OCEAN CURRENTS CHANGING, COULD CHANGE MAJOR WEATHER PATTERNS

AMOC (ATLANTIC MERIDIONAL OVERTURNING CIRCULATION), is the system of currents, including the Florida Current and the Gulf Stream.  Studies indicate that the system is  in "its weakest state in over a millennium", experts say.  It could imply significant changes to weather patterns, rainfall patterns, heat and seasonal trends.  The systems of currents, and other scientific study.  Through these studies we can see water temperature trends. See the image, the ocean evidence shows warming trends.

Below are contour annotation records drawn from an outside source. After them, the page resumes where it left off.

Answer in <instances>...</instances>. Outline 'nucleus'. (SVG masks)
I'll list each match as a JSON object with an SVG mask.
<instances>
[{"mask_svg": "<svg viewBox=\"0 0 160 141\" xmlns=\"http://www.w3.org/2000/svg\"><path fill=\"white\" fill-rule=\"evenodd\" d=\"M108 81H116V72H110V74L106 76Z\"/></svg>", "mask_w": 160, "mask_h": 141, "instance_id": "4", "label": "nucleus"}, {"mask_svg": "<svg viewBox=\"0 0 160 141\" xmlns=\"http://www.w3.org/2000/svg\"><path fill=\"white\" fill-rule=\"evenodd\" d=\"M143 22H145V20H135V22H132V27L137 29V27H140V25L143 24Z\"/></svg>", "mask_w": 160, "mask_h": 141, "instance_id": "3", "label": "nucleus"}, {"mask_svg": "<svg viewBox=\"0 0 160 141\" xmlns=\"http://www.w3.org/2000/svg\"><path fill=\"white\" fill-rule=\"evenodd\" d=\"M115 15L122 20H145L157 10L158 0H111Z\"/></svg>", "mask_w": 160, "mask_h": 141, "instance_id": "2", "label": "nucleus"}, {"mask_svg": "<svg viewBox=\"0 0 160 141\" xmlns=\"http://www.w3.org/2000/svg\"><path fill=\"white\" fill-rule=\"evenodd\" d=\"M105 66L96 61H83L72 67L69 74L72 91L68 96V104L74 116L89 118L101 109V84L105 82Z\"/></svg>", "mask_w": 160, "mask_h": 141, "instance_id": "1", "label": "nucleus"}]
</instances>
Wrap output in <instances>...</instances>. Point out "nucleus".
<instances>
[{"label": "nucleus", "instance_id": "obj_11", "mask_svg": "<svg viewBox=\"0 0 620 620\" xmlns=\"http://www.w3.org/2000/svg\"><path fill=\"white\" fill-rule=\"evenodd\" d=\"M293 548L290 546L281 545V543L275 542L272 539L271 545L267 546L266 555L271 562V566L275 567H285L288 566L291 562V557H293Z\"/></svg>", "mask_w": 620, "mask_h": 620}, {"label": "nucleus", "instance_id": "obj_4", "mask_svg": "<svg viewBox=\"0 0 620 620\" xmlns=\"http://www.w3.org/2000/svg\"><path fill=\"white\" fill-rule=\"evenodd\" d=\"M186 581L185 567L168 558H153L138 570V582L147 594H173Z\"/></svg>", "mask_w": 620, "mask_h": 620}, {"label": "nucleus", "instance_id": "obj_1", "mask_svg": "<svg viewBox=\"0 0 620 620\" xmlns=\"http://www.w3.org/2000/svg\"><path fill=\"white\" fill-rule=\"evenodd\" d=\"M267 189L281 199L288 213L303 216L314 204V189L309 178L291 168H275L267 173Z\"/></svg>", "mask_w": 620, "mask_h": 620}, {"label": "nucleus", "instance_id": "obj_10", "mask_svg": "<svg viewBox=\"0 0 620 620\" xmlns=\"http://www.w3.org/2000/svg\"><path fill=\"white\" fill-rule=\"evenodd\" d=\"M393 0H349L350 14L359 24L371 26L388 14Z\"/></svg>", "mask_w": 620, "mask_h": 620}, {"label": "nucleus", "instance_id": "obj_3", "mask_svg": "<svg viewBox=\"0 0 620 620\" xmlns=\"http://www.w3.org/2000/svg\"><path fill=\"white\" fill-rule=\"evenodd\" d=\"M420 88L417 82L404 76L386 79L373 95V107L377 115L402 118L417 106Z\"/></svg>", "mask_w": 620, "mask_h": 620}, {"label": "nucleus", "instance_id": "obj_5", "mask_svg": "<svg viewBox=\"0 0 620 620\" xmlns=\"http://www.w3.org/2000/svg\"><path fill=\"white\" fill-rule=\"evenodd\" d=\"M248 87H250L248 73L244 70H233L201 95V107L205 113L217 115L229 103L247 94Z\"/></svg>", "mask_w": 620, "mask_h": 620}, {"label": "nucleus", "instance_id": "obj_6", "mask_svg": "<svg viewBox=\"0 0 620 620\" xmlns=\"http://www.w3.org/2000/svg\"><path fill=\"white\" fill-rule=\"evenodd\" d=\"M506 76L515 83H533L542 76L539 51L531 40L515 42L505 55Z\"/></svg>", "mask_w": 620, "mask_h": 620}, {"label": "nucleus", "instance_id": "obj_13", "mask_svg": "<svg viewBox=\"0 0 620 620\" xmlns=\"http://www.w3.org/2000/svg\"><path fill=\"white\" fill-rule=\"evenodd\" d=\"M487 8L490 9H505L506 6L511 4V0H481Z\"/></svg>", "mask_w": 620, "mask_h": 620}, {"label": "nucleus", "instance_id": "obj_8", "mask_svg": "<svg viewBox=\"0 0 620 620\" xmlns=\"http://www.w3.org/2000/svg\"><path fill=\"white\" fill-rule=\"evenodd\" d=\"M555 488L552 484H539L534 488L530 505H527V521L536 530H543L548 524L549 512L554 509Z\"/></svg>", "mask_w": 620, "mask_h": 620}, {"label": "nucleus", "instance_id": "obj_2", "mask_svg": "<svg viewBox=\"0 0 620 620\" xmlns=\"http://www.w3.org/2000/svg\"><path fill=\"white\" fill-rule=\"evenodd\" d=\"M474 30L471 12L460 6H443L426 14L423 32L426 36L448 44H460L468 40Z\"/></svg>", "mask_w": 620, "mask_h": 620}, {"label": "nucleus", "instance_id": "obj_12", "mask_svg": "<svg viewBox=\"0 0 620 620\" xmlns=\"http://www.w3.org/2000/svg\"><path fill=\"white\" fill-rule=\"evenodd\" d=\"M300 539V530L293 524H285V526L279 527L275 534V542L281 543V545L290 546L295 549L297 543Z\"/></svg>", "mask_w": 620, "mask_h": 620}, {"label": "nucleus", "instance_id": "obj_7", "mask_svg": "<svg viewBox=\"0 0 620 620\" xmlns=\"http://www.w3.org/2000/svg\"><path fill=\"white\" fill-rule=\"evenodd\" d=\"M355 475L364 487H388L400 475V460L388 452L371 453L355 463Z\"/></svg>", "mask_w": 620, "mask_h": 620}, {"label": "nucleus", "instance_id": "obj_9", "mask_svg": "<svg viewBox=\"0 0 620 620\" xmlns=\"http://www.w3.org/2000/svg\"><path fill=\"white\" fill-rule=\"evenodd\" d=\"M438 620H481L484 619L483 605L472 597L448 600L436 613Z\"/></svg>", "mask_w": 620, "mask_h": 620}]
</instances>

A number of studies have expressed concerns that the change in the circulation, as well as the impacts upon water temperature, could result in massive changes to weather in the USA, some impacting rainfall, flooding, freezing, heat waves and droughts. 

The AMOC is driven by two vital components of ocean water: temperature and salt. In the North Atlantic, warm, salty water flows northward off the U.S. coastline, carrying heat from the tropics. But as it reaches the middle latitudes, it cools, and around Greenland, the cooling and the saltiness create enough density that the water begins to sink deep beneath the surface.

The water then swings back southward and travels all the way to the Southern Hemisphere, submerged, where it makes its way to the Antarctic as part of a global system of ocean currents. The entire system is known as the ocean’s thermohaline circulation (“thermo” meaning heat and “haline,” salt), and it plays many critical roles in the climate. It is also referred to as the global ocean conveyor belt, because it redistributes heat worldwide.

For example: Warm water has lingered instead off the coast of the northeastern United States, where the Gulf of Maine is showing some of the fastest-warming ocean water anywhere in the world.  Then we see a huge center of "frigid cooling" north of the USA (that we now know can drop unusually frigid weather down into the USA and cause chaos as we just experienced.